Copy out every row below word for word, omitting the pictures.

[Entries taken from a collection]
● ● ● ● ● ● ●

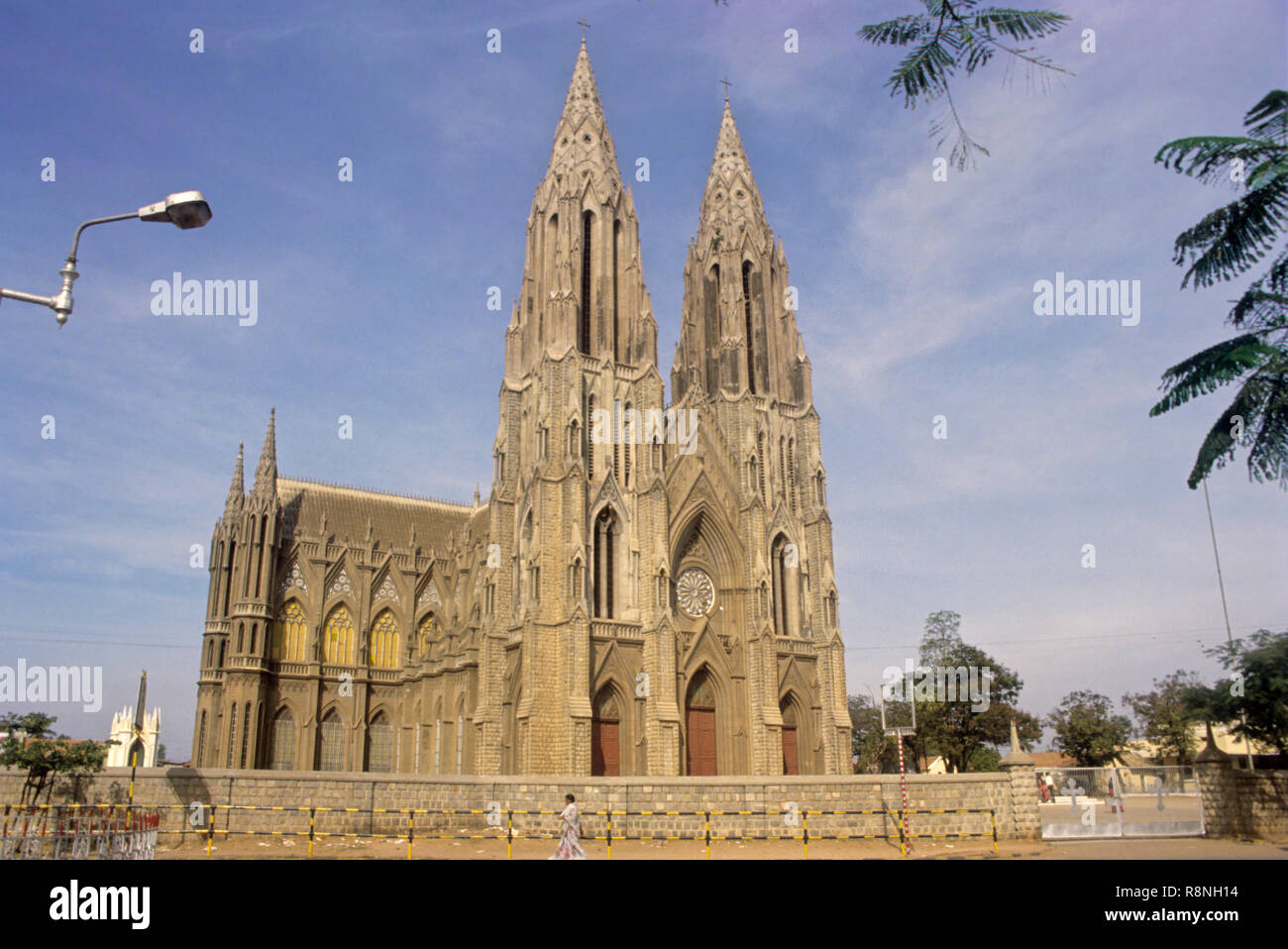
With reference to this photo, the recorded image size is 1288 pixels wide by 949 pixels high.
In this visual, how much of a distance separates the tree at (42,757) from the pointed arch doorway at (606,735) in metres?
18.8

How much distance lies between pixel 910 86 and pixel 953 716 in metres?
47.9

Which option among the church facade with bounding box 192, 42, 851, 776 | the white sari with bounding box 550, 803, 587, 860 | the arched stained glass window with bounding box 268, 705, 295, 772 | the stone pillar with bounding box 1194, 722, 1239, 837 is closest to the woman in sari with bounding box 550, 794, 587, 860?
the white sari with bounding box 550, 803, 587, 860

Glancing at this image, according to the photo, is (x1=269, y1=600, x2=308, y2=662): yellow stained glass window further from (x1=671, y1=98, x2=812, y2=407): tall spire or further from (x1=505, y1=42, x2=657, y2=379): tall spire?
(x1=671, y1=98, x2=812, y2=407): tall spire

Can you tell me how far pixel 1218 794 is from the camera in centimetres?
2405

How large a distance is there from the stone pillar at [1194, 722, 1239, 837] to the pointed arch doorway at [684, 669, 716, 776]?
68.3 feet

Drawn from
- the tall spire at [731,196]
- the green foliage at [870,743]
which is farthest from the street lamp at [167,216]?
the green foliage at [870,743]

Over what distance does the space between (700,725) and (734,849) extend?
2022 cm

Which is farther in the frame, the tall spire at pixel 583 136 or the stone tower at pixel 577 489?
the tall spire at pixel 583 136

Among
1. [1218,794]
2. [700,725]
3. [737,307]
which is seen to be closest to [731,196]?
[737,307]

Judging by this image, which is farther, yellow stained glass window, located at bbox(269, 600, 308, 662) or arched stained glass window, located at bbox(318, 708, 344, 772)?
yellow stained glass window, located at bbox(269, 600, 308, 662)

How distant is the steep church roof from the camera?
184ft

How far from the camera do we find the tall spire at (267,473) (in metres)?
51.2
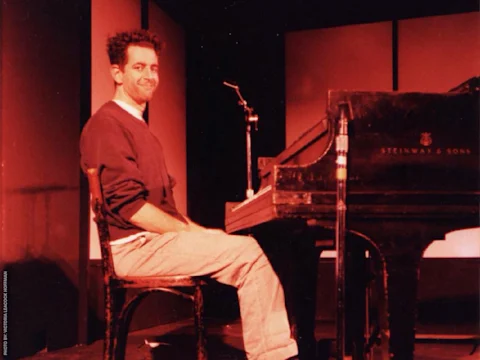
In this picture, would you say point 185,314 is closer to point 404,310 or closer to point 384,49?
point 384,49

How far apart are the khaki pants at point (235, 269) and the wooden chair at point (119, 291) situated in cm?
4

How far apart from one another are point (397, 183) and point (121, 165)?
1.01m

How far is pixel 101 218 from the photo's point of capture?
2332 mm

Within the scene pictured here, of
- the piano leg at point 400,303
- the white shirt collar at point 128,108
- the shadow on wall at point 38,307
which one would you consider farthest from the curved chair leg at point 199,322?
the shadow on wall at point 38,307

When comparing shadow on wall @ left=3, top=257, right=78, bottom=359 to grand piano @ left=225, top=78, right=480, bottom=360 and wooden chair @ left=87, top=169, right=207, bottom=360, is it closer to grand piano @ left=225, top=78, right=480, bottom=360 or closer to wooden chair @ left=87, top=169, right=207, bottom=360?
wooden chair @ left=87, top=169, right=207, bottom=360

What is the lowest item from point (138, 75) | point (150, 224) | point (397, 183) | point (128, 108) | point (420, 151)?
point (150, 224)

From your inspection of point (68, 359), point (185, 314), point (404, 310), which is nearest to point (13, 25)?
point (68, 359)

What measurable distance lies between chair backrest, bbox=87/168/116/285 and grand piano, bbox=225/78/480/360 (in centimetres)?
63

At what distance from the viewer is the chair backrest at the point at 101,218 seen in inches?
91.5

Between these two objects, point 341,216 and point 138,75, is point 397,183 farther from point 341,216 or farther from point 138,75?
point 138,75

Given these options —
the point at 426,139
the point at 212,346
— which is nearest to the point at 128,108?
the point at 426,139

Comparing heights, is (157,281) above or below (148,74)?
below

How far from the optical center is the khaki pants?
2146mm

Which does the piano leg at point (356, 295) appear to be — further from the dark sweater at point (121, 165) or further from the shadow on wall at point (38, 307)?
the shadow on wall at point (38, 307)
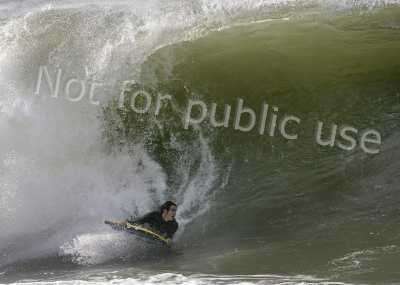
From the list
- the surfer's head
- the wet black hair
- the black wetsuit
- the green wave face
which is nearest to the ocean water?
the green wave face

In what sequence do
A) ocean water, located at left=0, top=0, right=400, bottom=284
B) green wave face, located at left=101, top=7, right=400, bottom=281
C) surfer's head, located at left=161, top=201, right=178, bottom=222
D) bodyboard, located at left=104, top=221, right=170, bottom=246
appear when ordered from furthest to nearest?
ocean water, located at left=0, top=0, right=400, bottom=284 < surfer's head, located at left=161, top=201, right=178, bottom=222 < green wave face, located at left=101, top=7, right=400, bottom=281 < bodyboard, located at left=104, top=221, right=170, bottom=246

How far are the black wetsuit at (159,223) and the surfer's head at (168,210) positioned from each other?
0.14ft

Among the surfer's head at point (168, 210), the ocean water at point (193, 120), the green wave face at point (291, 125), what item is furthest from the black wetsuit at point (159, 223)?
the green wave face at point (291, 125)

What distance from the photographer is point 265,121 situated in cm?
877

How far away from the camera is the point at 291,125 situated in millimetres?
8641

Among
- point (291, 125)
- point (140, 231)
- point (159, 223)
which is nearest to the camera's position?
point (140, 231)

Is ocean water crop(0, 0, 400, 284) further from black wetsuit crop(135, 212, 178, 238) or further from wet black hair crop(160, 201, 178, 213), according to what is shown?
wet black hair crop(160, 201, 178, 213)

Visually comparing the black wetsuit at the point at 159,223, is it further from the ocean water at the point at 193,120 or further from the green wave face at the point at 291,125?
the green wave face at the point at 291,125

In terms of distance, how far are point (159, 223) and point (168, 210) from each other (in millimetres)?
187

● ● ● ● ● ● ●

CORRECT OUTPUT
With reference to this photo, the recorded image size is 1288 pixels wide by 949 pixels high.
In this visual, how much of a distance separates the tree at (42,757) from the pointed arch doorway at (606,735) in metres?
18.8

How much distance lies between pixel 910 86 and pixel 953 716 in metres?
47.9

Which option among the church facade with bounding box 192, 42, 851, 776 | the white sari with bounding box 550, 803, 587, 860 | the arched stained glass window with bounding box 268, 705, 295, 772 | the stone pillar with bounding box 1194, 722, 1239, 837 is closest to the woman in sari with bounding box 550, 794, 587, 860?
the white sari with bounding box 550, 803, 587, 860

Glancing at this image, according to the photo, is (x1=269, y1=600, x2=308, y2=662): yellow stained glass window further from (x1=671, y1=98, x2=812, y2=407): tall spire or further from (x1=505, y1=42, x2=657, y2=379): tall spire?
(x1=671, y1=98, x2=812, y2=407): tall spire

Can you tell me how far pixel 1218 794 is from the camera in centimetres?
2405

How large a distance is there from the stone pillar at [1194, 722, 1239, 837] to the pointed arch doorway at [684, 669, 716, 776]?
68.3 feet

Drawn from
- the tall spire at [731,196]
- the green foliage at [870,743]
which is farthest from the street lamp at [167,216]?
the green foliage at [870,743]

Over what distance does the space between (700,725) and (734,849) extend?
2022 cm

Which is farther in the frame, the tall spire at pixel 583 136 or the stone tower at pixel 577 489?
the tall spire at pixel 583 136

Among
1. [1218,794]
2. [700,725]
3. [737,307]
which is seen to be closest to [731,196]?
[737,307]

Judging by this image, which is farther, yellow stained glass window, located at bbox(269, 600, 308, 662) or arched stained glass window, located at bbox(318, 708, 344, 772)?
yellow stained glass window, located at bbox(269, 600, 308, 662)

How distant is the steep church roof from the camera?
184ft

How far from the camera do we find the tall spire at (267,473) (in metres)?
51.2
In this picture, would you say point 185,314 is closer to point 404,310 or closer to point 384,49?
point 384,49

How far apart are the khaki pants at point (235, 269) and the wooden chair at point (119, 291) situated in cm?
4

How far apart from one another are point (397, 183) and point (121, 165)?
1.01m

How far is pixel 101 218 from the photo's point of capture?
2332 mm

Within the scene pictured here, of
- the piano leg at point 400,303
- the white shirt collar at point 128,108
- the shadow on wall at point 38,307
which one would you consider farthest from the curved chair leg at point 199,322?
the shadow on wall at point 38,307

When comparing shadow on wall @ left=3, top=257, right=78, bottom=359 to grand piano @ left=225, top=78, right=480, bottom=360 and wooden chair @ left=87, top=169, right=207, bottom=360, is it closer to grand piano @ left=225, top=78, right=480, bottom=360 or closer to wooden chair @ left=87, top=169, right=207, bottom=360?
wooden chair @ left=87, top=169, right=207, bottom=360

What is the lowest item from point (138, 75) | point (150, 224) | point (397, 183) | point (128, 108) | point (420, 151)?
point (150, 224)

From your inspection of point (68, 359), point (185, 314), point (404, 310), which is nearest to point (13, 25)?
point (68, 359)

What measurable distance lies between chair backrest, bbox=87/168/116/285 and grand piano, bbox=225/78/480/360 (in centimetres)?
63

At what distance from the viewer is the chair backrest at the point at 101,218 seen in inches?
91.5

Between these two objects, point 341,216 and point 138,75, is point 397,183 farther from point 341,216 or farther from point 138,75?
point 138,75

Given these options —
the point at 426,139
the point at 212,346
— which is nearest to the point at 128,108?
the point at 426,139

Comparing heights, is (157,281) above or below (148,74)?
below

How far from the optical center is the khaki pants?
2146mm

Which does the piano leg at point (356, 295) appear to be — further from the dark sweater at point (121, 165) or further from the shadow on wall at point (38, 307)?
the shadow on wall at point (38, 307)
From the list
- the surfer's head
- the wet black hair
- the black wetsuit
- the green wave face
which is nearest to the ocean water?
the green wave face

In what sequence do
A) ocean water, located at left=0, top=0, right=400, bottom=284
B) green wave face, located at left=101, top=7, right=400, bottom=281
C) surfer's head, located at left=161, top=201, right=178, bottom=222
D) bodyboard, located at left=104, top=221, right=170, bottom=246
appear when ordered from furthest to nearest?
ocean water, located at left=0, top=0, right=400, bottom=284 < surfer's head, located at left=161, top=201, right=178, bottom=222 < green wave face, located at left=101, top=7, right=400, bottom=281 < bodyboard, located at left=104, top=221, right=170, bottom=246

How far are the black wetsuit at (159,223) and the surfer's head at (168,210) positioned from each other?
0.14ft

Among the surfer's head at point (168, 210), the ocean water at point (193, 120), the green wave face at point (291, 125), what item is furthest from the black wetsuit at point (159, 223)?
the green wave face at point (291, 125)

What distance from the photographer is point 265,121 situated in cm?
877

How far away from the camera is the point at 291,125 situated in millimetres?
8641

Among
- point (291, 125)
- point (140, 231)
- point (159, 223)
which is nearest to the camera's position?
point (140, 231)

Is ocean water crop(0, 0, 400, 284) further from black wetsuit crop(135, 212, 178, 238) or further from wet black hair crop(160, 201, 178, 213), according to what is shown?
wet black hair crop(160, 201, 178, 213)

Visually comparing the black wetsuit at the point at 159,223, is it further from the ocean water at the point at 193,120 or further from the green wave face at the point at 291,125?
the green wave face at the point at 291,125

In terms of distance, how far are point (159, 223) and point (168, 210) from each other (in millimetres)?
187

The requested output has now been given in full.